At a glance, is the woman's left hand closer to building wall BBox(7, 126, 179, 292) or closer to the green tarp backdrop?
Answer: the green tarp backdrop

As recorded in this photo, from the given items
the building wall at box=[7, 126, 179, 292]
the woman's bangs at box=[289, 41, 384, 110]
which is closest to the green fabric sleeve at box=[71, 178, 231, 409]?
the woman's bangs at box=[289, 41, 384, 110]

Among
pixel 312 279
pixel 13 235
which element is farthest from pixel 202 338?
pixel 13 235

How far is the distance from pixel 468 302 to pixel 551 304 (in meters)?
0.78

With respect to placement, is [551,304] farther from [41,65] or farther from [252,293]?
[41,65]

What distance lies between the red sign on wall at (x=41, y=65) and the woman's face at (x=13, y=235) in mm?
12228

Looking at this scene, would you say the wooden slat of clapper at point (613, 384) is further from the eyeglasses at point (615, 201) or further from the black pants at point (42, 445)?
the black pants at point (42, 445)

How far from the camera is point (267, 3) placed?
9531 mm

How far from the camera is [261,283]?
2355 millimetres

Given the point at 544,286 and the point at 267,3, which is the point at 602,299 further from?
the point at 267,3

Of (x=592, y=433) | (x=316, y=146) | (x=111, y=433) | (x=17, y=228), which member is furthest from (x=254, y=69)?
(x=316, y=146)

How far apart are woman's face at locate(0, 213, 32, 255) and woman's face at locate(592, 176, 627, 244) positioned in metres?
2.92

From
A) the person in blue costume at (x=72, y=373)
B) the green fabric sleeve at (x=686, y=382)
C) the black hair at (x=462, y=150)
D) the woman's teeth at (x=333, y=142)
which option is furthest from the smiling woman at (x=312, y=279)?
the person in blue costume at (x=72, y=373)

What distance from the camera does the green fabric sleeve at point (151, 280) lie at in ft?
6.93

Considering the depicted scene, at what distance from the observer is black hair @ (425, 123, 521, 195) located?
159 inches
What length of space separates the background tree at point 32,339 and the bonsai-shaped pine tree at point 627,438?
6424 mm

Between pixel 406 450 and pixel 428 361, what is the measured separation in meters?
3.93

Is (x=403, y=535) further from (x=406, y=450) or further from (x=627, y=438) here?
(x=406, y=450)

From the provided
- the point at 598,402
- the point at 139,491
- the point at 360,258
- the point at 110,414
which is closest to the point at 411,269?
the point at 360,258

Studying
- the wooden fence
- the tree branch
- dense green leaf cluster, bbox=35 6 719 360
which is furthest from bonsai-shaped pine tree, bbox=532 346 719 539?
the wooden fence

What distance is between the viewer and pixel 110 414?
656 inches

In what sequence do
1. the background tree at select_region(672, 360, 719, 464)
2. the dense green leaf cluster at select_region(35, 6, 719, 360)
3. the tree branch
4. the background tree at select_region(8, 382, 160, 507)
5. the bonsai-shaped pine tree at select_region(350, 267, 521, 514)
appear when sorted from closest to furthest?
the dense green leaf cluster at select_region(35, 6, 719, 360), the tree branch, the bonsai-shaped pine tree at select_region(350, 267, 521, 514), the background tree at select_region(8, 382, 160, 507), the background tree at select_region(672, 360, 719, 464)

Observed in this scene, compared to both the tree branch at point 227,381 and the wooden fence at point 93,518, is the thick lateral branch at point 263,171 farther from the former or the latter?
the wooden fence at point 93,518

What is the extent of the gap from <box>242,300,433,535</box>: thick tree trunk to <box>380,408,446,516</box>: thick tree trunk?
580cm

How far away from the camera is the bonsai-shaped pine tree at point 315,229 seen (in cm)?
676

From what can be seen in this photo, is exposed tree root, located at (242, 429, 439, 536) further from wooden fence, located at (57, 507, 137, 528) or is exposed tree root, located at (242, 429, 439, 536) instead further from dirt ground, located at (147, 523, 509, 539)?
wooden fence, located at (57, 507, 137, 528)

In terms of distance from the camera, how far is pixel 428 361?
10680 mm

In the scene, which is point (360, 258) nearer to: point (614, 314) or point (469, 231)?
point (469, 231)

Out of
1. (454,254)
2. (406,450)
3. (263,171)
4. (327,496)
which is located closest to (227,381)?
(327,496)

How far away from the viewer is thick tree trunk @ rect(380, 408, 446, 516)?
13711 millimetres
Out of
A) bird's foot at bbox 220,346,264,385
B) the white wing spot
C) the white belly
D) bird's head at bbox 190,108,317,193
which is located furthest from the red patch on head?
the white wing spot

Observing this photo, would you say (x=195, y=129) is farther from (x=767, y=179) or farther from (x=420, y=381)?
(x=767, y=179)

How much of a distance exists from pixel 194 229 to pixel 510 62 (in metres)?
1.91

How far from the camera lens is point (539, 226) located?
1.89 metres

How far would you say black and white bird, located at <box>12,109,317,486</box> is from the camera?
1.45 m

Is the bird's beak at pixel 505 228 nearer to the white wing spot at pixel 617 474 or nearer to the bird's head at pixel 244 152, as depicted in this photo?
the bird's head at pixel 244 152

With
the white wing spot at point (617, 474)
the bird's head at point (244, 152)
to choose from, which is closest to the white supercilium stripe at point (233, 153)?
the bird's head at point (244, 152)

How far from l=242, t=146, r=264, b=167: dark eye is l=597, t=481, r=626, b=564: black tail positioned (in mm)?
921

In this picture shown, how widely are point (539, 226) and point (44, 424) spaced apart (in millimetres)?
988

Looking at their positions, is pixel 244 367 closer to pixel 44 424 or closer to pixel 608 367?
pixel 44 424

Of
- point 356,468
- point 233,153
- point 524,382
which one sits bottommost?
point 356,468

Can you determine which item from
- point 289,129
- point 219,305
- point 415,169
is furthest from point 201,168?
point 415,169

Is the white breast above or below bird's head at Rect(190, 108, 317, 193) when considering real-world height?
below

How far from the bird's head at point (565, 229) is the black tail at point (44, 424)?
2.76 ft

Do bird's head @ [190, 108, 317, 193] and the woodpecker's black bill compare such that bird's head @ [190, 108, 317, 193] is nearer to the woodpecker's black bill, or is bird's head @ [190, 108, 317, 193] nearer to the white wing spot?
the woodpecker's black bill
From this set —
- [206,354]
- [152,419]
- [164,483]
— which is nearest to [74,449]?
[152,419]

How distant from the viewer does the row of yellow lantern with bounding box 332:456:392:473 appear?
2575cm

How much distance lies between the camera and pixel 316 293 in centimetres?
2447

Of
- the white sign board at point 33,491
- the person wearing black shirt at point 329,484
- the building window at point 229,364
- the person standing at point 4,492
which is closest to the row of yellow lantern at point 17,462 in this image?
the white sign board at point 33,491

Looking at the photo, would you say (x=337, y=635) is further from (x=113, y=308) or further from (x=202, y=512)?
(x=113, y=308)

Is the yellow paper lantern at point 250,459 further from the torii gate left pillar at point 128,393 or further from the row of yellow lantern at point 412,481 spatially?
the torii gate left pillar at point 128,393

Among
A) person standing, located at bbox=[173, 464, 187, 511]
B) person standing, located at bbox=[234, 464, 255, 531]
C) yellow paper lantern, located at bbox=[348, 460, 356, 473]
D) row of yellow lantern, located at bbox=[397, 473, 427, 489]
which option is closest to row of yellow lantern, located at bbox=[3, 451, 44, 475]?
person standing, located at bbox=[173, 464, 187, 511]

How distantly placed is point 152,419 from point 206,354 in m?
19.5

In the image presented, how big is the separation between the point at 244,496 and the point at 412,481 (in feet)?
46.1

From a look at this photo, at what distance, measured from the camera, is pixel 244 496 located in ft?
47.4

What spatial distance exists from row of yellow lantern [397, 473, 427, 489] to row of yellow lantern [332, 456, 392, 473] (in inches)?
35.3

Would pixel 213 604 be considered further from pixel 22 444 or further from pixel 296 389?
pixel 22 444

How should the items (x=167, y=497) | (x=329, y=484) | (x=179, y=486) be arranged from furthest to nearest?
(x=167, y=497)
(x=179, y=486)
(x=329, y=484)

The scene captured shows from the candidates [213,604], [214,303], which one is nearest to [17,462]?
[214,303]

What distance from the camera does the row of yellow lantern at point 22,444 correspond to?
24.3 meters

-- -- --

» What to work on: Starting at the line that contains "The scene captured" and ending at the last line of the data, write those lines out again, requests included. Multiply every coordinate and distance in the answers by 1.45, rounding each result to the same number of decimal places as the original and rounding halves up.

» Response to this task:
The scene captured shows from the candidates [213,604], [214,303], which one is nearest to [17,462]?
[310,439]

What distance from the camera does the row of yellow lantern at point 22,444 correspond to?
35.2 meters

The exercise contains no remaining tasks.